Foi um chefe de família exemplar, e com inteligência e espírito de liderança ajudou nossa comunidade a solucionar os cruciantes problemas daquela época. Foi um rico sem avareza e sem egoísmo. Possuía várias casas de aluguel, mas parece-me que fazia isto mais para ajuda as pessoas, pois a renda era tão pequena! Nunca soube explorar seu inquilino, pelo contrário, de muitos nem cobrava o aluguel. Era interessante a consideração que tinha pelo inquilino, quando resolvia subir o aluguel. Escrevia-lhe uma longa carta, dando explicações e pedindo desculpas para subir uns poucos cruzeiros.
Mais tarde, já casada, fomos vizinhos e inquilinos seus a rua Dr. Veloso, quando tive a felicidade de conhece-lo de perto e com ele conviver, quando já velho, aposentado e um pouco cansado, mas com a mesma lucidez e inteligência. Adorava conversar conosco e contar os casos de sua juventude, quando era cometa e cavalgava pelo sertão, com sua comitiva, cheio de entusiasmo e desejo de vencer. Tinha especial admiração por Armênio e, todos os domingos, esperava-o em sua casa para um uísque antes do almoço. Fazia disso um capricho que o Armênio procurava atender, o que muito o alegrava. Sempre que chegava à porta, ele estava na varanda tomando sol. Fazia-me várias perguntas, inclusive se já estava ganhando mais e trabalhando menos, pois achava o salário de professor uma injustiça.
Certa vez, ele disse-me:
- Dona Ruth, acho que vou aumentar o aluguel da sua casa. Está muito barato. Não dá nem para a Célia comprar um vestido (Célia era sua filha caçula).

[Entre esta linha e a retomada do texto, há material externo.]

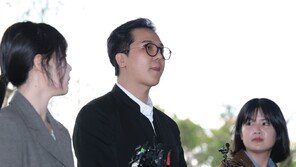 ‘부실 복무’ 위너 송민호, 징역 1년6개월 구형…“재복무 기회 달라”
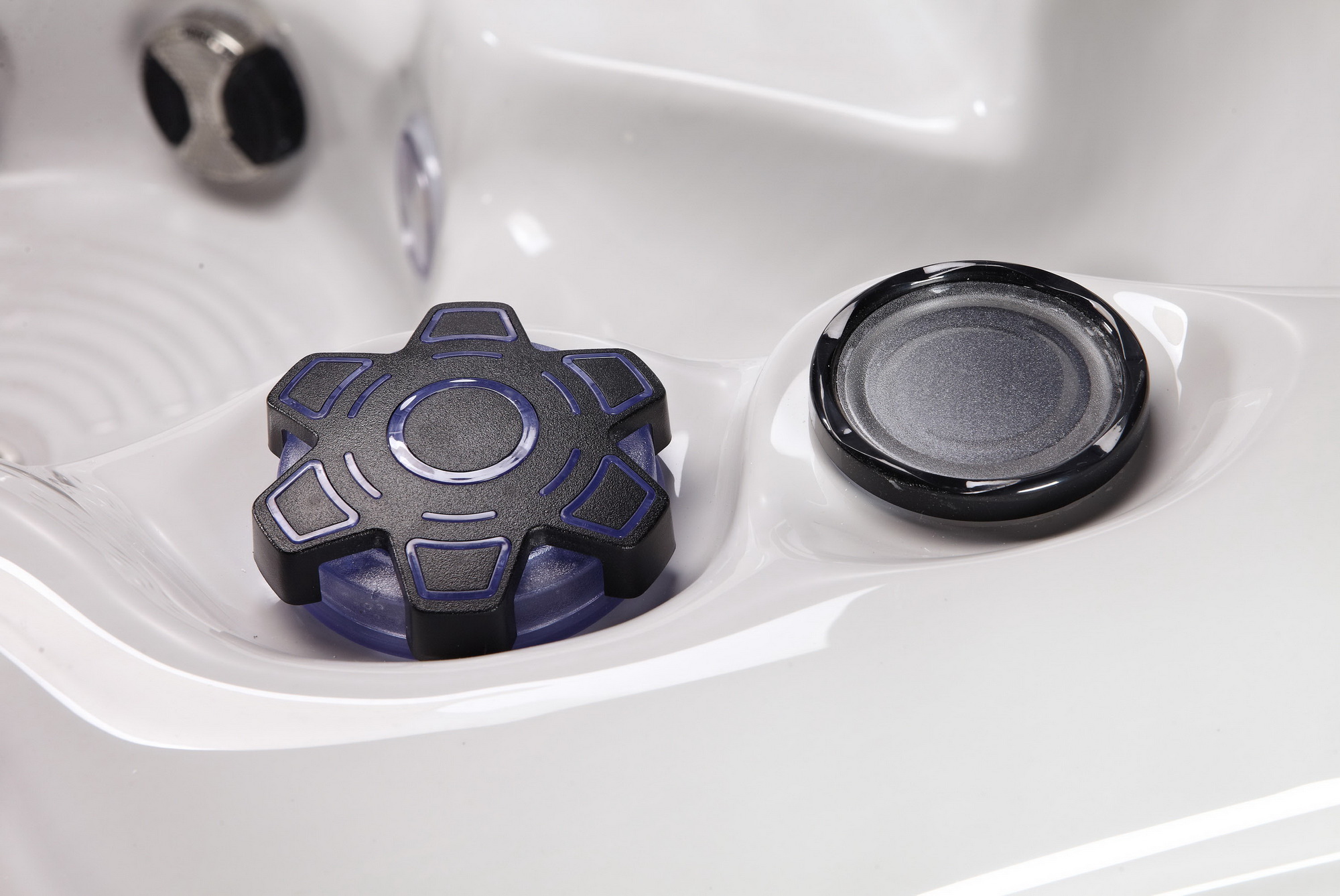 SR8178 7-Person Large Capacity Spa with 70 Jets & Triple Pumps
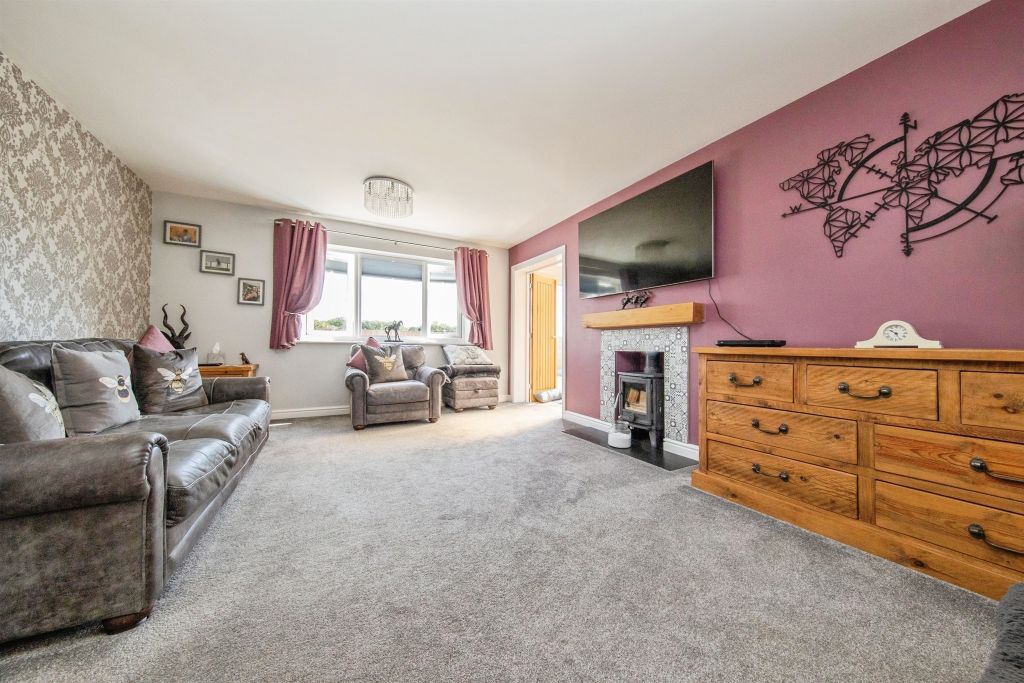 Property photo 2 of 33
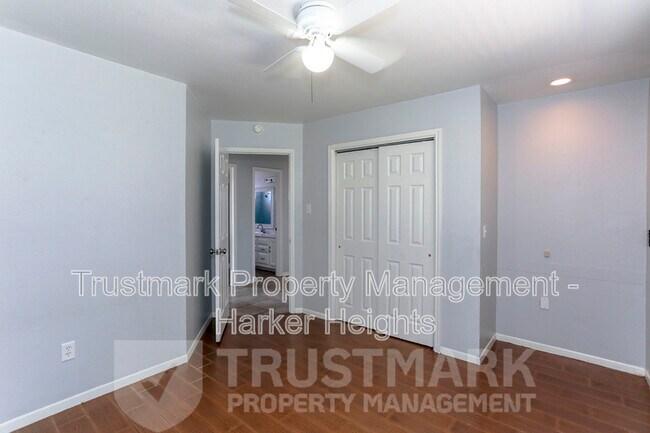 Building Photo - 320 Armadillo Ln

Eu concordei plenamente. Era realmente muito barato.
- Quanto a senhora pode pagar?
Nessa época era cem cruzeiros o aluguel. Então propus pagar-lhe quinhentos cruzeiros.
Ele ficou horrorizado e nervoso, passou-me uma grande descompostura, dizendo-me:
- A senhora está muito rica, é o que parece, e até um pouco atrevida. A senhora vai pagar só duzentos cruzeiros, nem um tostão a mais.
Posso assegurar, por experiência própria, foi o melhor e o mais consciencioso senhorio que existiu nesta terra. Se ainda fosse vivo, por certo estaria muito chocado e desiludido com o nosso meio comercial de hoje, cujos cambalachos e explorações estão chegando ao auge.
Ele que foi tão justo, tão honesto, por certo, sentir-se-ia terrivelmente envergonhado diante deste caos.
Mas ele se foi, para tristeza nossa e de todos que o conheceram, com ele conviveram e dele receberam tantos favores e provas de amizade.
Deixou marcas indeléveis na nossa sociedade, as quais oi tempo jamais conseguirá apagar.
Entretanto, de onde está, deve sentir-se alegre e feliz vendo que seus filhos não foram corrompidos e procuram seguir seu exemplo, com a mesma honestidade, dinamismo e liderança (cooperando e trabalhando pela nossa cidade), tacos característicos de um homem de fibra!


(N. da Redação do montesclaros.com: Ruth Tupinambá Graça, de 94 anos, é atualmente a mais importante memorialista de M. Claros. Nasceu aqui, viveu aqui, e conta as histórias da cidade com uma leveza que a distingue de todos, ao mesmo tempo em que é reconhecida pelo rigor e pela qualidade da sua memória. Mantém-se extraordinariamente ativa, viajando por toda parte, cuidando de filhos, netos e bisnetos, sem descuidar dos escritos que invariavelmente contemplam a sua cidade de criança, um burgo de não mais que 3 mil habitantes, no início do século passado. É merecidamente reverenciada por muitos como a Cora Coralina de Montes Claros, pelo alto, limpo e espontâneo lirismo de suas narrativas).